Stored data:
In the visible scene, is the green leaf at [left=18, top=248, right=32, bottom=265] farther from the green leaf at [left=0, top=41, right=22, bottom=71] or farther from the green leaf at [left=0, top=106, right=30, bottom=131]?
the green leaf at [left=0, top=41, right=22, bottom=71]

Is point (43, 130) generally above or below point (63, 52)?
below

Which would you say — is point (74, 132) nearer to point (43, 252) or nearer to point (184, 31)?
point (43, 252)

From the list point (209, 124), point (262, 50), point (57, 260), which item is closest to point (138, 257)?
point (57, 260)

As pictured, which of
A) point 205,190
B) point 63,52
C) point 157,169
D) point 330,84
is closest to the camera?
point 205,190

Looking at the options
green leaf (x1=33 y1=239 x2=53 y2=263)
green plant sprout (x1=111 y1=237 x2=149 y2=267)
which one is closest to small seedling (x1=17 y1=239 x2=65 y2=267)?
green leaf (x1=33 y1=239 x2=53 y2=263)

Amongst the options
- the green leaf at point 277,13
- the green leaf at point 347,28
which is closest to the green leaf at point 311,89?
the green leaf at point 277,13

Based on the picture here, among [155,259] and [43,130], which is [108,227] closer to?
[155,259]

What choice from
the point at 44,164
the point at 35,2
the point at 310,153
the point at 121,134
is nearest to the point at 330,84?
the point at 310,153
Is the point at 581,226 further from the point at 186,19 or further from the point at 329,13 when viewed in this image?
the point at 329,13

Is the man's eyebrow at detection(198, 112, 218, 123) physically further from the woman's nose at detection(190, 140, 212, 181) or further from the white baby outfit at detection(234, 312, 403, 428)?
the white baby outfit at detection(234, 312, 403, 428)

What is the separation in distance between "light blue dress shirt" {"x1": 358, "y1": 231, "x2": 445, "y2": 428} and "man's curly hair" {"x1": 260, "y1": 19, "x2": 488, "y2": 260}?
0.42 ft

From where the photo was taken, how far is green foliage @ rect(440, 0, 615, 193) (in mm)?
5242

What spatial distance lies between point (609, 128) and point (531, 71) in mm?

Challenge:
Beginning with the line that contains "Amongst the options", repeat every line through the end of the records and nothing more.

Final answer:
Amongst the options
- the green leaf at point 277,13
- the green leaf at point 347,28
which is closest to the green leaf at point 311,89?
the green leaf at point 277,13

Based on the picture here, among [155,259] and [43,130], which is [108,227] closer to?
[155,259]

What choice from
the point at 44,164
the point at 35,2
the point at 310,153
the point at 121,134
is nearest to the point at 330,84?
the point at 310,153
Is the point at 581,226 further from the point at 186,19 or further from the point at 329,13 when viewed in this image?
the point at 329,13

Is the man's eyebrow at detection(198, 112, 218, 123) physically further from the woman's nose at detection(190, 140, 212, 181) or further from the white baby outfit at detection(234, 312, 403, 428)?
the white baby outfit at detection(234, 312, 403, 428)

What is the separation in distance between "light blue dress shirt" {"x1": 358, "y1": 231, "x2": 445, "y2": 428} and "man's curly hair" {"x1": 260, "y1": 19, "x2": 488, "y2": 260}?
0.42 ft

From where the photo was taken, how far is green foliage @ rect(440, 0, 615, 193) (in mm)?
5242

What spatial distance lies between point (609, 128) and point (531, 71) in mm?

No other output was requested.